[Dataset]
* * * *

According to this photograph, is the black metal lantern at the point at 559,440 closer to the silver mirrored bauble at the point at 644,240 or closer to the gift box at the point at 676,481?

* * * *

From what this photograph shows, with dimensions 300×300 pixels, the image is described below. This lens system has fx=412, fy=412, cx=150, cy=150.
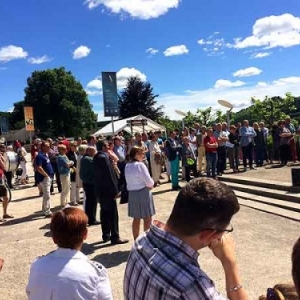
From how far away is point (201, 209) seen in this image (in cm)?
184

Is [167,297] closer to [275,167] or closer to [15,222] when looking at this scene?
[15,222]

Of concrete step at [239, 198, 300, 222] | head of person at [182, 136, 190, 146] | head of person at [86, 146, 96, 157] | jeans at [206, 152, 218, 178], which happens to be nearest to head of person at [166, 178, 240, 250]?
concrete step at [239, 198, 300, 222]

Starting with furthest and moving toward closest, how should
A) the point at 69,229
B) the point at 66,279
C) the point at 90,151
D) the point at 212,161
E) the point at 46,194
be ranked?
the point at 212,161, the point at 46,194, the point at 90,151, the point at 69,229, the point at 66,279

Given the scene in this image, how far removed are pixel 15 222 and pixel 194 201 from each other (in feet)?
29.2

* * * *

[What is asked] State how many lines of the records above contain the word "scene". Give only the number.

[Response for this exercise] 2